*** SUPPLIED DATA Section Begins ***

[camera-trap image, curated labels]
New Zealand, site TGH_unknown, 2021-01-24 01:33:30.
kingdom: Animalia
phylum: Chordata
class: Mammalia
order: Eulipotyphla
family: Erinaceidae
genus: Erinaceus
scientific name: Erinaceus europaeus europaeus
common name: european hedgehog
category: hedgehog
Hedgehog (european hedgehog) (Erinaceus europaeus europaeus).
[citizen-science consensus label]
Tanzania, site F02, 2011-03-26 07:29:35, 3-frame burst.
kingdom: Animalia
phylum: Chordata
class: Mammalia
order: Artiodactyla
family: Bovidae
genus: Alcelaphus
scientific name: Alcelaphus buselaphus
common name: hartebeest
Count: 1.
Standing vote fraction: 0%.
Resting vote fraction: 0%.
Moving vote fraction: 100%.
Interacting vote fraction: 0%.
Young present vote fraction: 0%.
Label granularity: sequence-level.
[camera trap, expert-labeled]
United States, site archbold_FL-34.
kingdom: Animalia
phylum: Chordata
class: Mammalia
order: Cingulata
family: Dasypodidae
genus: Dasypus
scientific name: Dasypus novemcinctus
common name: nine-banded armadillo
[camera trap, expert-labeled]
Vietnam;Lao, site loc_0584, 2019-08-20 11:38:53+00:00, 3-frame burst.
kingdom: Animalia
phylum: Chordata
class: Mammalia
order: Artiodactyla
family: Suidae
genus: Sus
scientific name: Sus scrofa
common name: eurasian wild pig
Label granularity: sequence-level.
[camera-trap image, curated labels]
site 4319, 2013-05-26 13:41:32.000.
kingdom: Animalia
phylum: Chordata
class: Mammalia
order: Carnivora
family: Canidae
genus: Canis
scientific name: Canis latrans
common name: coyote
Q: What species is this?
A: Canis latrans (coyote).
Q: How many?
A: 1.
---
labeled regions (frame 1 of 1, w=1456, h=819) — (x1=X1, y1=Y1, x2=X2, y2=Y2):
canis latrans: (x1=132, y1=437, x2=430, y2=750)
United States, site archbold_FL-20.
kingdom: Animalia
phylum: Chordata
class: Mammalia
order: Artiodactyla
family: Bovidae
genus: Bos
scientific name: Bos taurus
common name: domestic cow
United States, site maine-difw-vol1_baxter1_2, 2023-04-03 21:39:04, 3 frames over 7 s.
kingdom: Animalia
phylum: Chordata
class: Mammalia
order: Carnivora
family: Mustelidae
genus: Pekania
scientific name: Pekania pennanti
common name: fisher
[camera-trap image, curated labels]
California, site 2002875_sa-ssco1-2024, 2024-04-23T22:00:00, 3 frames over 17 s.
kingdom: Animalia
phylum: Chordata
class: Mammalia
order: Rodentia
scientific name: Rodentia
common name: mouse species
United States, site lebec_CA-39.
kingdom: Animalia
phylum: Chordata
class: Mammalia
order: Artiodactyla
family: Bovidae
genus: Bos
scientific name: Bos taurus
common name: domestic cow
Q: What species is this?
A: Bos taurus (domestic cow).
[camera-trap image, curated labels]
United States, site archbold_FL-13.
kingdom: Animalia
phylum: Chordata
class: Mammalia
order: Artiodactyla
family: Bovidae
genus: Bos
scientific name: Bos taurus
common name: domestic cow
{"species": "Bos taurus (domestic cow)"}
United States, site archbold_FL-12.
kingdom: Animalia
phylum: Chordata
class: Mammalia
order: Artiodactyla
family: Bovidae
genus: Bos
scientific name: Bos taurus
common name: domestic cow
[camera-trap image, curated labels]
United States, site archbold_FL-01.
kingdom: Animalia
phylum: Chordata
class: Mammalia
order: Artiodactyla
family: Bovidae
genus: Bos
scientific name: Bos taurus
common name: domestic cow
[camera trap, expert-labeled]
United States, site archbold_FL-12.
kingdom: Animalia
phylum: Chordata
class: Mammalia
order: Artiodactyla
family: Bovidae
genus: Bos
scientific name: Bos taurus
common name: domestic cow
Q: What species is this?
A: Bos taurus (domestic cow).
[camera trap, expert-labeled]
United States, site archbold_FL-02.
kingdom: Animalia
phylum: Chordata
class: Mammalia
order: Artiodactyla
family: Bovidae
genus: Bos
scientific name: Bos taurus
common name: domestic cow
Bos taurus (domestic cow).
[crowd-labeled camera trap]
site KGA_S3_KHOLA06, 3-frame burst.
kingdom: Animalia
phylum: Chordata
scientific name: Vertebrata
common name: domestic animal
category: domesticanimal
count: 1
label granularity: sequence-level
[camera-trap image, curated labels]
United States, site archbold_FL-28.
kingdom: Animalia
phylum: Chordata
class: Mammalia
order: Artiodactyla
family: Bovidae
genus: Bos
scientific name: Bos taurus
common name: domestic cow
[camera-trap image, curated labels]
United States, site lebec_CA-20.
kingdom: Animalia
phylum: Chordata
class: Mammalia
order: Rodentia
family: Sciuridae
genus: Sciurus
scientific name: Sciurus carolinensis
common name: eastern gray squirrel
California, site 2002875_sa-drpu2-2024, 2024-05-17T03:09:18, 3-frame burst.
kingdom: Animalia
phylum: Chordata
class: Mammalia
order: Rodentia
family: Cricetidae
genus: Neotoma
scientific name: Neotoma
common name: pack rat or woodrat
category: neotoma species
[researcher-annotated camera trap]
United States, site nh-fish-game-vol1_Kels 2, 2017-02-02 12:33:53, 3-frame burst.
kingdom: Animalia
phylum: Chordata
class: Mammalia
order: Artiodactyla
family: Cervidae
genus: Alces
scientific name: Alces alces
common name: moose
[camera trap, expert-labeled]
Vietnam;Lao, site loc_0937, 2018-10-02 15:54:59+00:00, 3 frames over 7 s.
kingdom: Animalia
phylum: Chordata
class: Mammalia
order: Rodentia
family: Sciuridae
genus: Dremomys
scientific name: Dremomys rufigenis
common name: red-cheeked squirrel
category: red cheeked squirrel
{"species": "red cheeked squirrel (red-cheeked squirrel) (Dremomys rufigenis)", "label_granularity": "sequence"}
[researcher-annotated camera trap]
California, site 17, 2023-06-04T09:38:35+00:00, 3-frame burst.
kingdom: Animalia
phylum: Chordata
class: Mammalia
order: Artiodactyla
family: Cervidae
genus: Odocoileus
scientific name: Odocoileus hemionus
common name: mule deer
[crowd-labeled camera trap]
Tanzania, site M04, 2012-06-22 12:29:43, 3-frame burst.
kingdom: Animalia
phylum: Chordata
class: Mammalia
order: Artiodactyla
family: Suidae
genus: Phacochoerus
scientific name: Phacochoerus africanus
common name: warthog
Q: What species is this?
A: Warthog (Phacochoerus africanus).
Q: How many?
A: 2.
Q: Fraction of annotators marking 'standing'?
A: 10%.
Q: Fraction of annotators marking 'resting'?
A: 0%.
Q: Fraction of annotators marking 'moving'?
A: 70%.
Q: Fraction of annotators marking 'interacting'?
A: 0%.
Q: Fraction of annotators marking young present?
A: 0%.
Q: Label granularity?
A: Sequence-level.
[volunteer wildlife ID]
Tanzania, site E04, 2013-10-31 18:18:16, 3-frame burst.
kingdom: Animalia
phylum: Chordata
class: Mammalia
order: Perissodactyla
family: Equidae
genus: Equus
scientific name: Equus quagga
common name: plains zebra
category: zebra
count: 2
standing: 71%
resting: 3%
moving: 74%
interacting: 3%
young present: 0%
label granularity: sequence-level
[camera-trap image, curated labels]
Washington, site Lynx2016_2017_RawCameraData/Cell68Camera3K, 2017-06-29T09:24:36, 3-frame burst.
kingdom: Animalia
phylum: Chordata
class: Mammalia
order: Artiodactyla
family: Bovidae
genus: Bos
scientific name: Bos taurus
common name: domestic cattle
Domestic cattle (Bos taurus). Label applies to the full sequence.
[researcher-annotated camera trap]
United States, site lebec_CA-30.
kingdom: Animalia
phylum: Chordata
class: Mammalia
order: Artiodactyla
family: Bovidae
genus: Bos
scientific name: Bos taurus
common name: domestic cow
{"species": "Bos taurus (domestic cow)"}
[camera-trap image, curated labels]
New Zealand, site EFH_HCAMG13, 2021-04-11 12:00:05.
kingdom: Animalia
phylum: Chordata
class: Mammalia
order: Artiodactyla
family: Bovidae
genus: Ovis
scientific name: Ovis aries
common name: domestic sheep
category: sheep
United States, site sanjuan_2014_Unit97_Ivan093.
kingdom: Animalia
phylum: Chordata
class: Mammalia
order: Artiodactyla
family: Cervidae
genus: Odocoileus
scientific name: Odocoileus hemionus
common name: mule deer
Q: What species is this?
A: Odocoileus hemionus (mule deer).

*** SUPPLIED DATA Section Ends ***

▸ TASK PROMPT
Determine how many lines of the listing include the word "vote" and report nothing but the number.

▸ ANSWER BELOW
5